I’ve always thought the polygamists insane.”

  “Keir believes he can manage it, but that isnae the life for me. I have my woman. I need nae other.”

  “I see.”

  “Dae ye?” he asked, his voice a bit skeptical. “I think that sometimes ye listen but dinnae actually hear what I am saying.”

  “We’ll see how you feel at the end of the year.” Not wanting to spoil the moment, Hexy asked hurriedly, “You are certain that the salt is good for the babies?”
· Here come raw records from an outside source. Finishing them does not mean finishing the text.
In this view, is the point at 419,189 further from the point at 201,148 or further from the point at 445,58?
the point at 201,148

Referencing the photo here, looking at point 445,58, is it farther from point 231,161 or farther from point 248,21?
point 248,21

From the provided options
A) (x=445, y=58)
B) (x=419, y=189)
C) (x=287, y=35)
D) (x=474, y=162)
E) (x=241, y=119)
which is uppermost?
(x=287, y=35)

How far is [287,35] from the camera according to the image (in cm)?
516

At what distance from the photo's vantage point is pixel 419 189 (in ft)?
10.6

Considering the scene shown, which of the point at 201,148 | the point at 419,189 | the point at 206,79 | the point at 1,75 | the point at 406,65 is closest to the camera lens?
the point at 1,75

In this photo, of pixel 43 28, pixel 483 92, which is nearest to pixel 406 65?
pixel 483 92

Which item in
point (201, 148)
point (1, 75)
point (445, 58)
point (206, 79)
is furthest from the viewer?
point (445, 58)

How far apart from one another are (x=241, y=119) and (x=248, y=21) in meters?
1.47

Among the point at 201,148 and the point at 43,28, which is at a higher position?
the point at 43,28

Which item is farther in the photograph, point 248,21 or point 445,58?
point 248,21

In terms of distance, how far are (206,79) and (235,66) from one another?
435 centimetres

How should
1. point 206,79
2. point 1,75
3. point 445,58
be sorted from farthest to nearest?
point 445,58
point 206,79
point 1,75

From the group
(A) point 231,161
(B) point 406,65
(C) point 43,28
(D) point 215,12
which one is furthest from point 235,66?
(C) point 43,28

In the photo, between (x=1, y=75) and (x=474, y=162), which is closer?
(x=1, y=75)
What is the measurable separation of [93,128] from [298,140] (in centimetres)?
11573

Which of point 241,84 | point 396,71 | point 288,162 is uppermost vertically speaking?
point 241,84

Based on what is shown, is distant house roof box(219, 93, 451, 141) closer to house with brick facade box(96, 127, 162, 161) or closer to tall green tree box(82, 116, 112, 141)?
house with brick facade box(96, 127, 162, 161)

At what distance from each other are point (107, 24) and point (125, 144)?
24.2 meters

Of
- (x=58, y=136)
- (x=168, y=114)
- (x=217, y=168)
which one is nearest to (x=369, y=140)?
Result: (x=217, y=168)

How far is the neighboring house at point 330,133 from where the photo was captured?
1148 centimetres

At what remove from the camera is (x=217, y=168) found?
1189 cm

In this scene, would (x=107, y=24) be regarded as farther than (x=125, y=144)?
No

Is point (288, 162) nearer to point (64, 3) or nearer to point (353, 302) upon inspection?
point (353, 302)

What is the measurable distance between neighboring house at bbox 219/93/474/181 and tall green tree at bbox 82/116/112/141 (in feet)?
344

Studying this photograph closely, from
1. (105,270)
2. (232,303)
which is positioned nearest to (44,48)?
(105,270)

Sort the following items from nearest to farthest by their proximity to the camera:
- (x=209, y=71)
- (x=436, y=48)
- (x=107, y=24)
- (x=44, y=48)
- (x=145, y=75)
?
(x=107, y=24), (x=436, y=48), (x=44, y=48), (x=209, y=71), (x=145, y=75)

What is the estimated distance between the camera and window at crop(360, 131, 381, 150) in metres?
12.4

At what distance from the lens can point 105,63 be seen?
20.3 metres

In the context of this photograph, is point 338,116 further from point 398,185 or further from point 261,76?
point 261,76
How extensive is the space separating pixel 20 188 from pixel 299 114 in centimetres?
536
  She watched as Ruairidh ran a hand over her silvered skin, tickling her with his clever fingers until she giggled and pushed his hand away.

  “Faithless one. Mayhap you’ll be assured when the year has come and gone and I am still wi’ ye.”

  “I’m sure I will,” Hexy answered.

  Archimedes probably hadn’t figured out how to calculate pi right away either. She would just have to keep hunting for a solution to her worries.

  “Aye, ye will, mistress of doubt. Now, about yer other worries…ye need nae be concerned about the salt. It is like mother’s milk tae the babes.”

  “Only not exactly given the same way,” she teased back, making every effort to keep the mood light.

  “True. I am nae their mother, nor can they suckle from me.”

  “But I can.” Hexy leaned over and inhaled the delicious, slightly sleepy scent of his skin, and then pressed her lips and tongue against his chest.

  Ruairidh inhaled sharply. “Aye, you can. But is that wise?”

  “Probably not. But being near you has done dreadful things to my brain. In fact, I believe it has gone missing.”

  “Och! Best we see about finding it again. We cannae hae ye walking about wi’out a brain.”

  “I suppose not—but let’s look later.”